THE Archbishop of Canterbury this week praised the Back to Church Sunday initiative for uncovering a latent “desire for connection” in parishes.

Addressing a briefing at Lambeth Palace on Tuesday, Dr Williams called on the Church to “galvanise the connections that are already there”. There are “huge tracts” of society “which have no obvious points of contact with the Church, and we know that the strategies to reach them have to be very different”. But, he said, there is a wish “for connection to be made in the minds and hearts of a lot of people”.

Last year, 4200 churches, mainly from the Church of England, took part in Back to Church Sunday. Par­ticipants are encouraged to invite one friend to church on the last Sunday in September, using mater­ials produced by the initiative’s national team. The organisers es­tim­ate that 77,000 people accepted an in­­vita­­tion last year (News, 2 December).

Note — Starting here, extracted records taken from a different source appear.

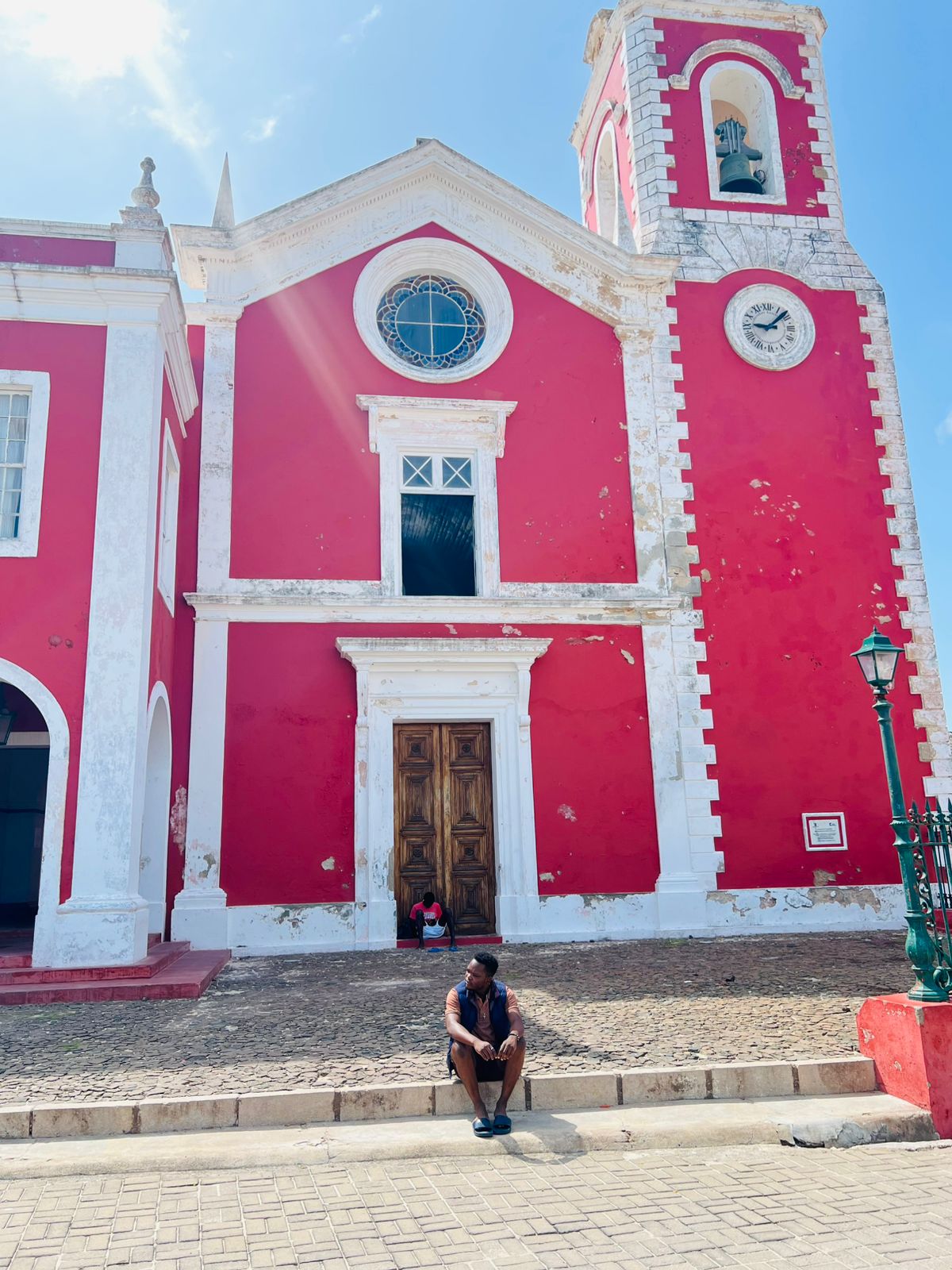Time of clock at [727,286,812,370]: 9:08
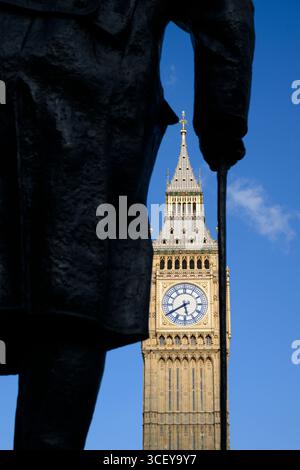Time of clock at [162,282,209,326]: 5:40
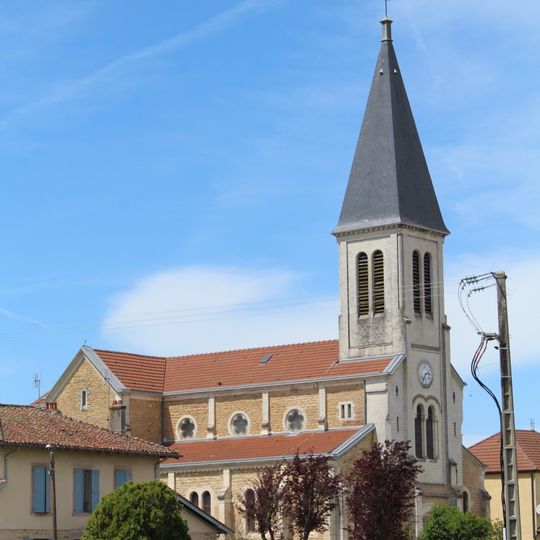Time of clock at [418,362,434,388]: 2:35
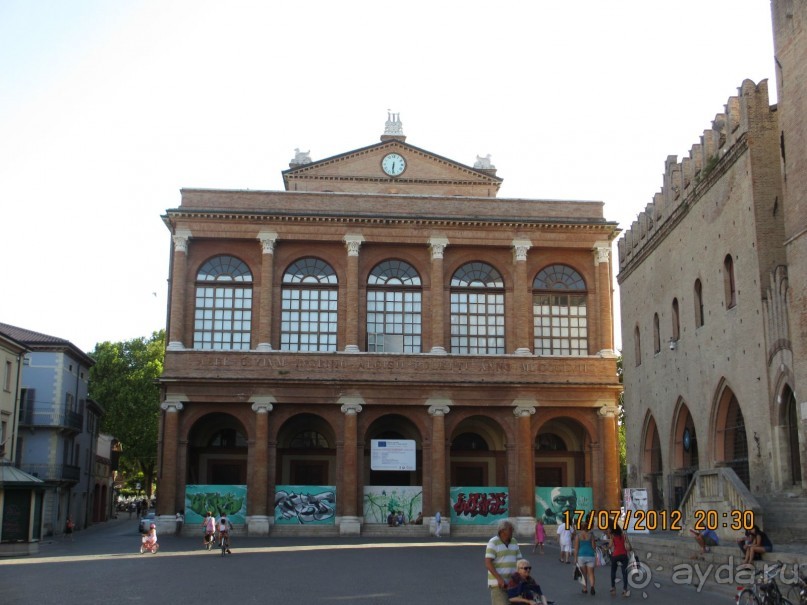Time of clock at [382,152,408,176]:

The Bishop of Hertford, the Rt Revd Paul Bayes, the national mission and evangelism adviser to the Archbishops’ Council, this week announced the results of a survey of the House of Bishops, which sug­gested that 60 per cent of the diocesan bishops intend to get invol­ved in the 2012 campaign.

Speaking at the briefing, Bishop Bayes said: “This is not the only thing churches are doing, but it is a very simple, well-tested, inexpensive way to encourage local people to invite someone they know to something they love. It has won the confidence and support of the majority of bishops.”

The Bishops also gave their backing to proposals to expand Back to Church Sunday. Churches would be encouraged to invite people to attend a series of services between the end of September and St Val­entine’s Day, including a Harvest celebration and two Christmas services.

Back to Church Sunday seeks to increase the number of churches participating this year by 20 per cent. Participants will be provided with resources, including the outline for a sermon based on the parable of the lost sheep. The Bishop of Wakefield, the Rt Revd Stephen Platten, is expected to issue guidance from the Liturgical Commission about de­part­­ing from the lectionary.

Back to Church Sunday was started in Manchester diocese in 2004, and now takes place in churches of a number of denom­inations world­­­­­­­wide. Speaking at the briefing, a founding team-member of Back to Church Sunday, Michael Harvey, said that the Church had lost a cul­ture of in­vit­­ation.

“We have ghettoised ourselves. It is so difficult to go to a church if you are not going to a church already. We need to get invitation back into the DNA of the Church.”

Back to Church Sunday is on 30 September. Churches will be able to register to participate from 12 April.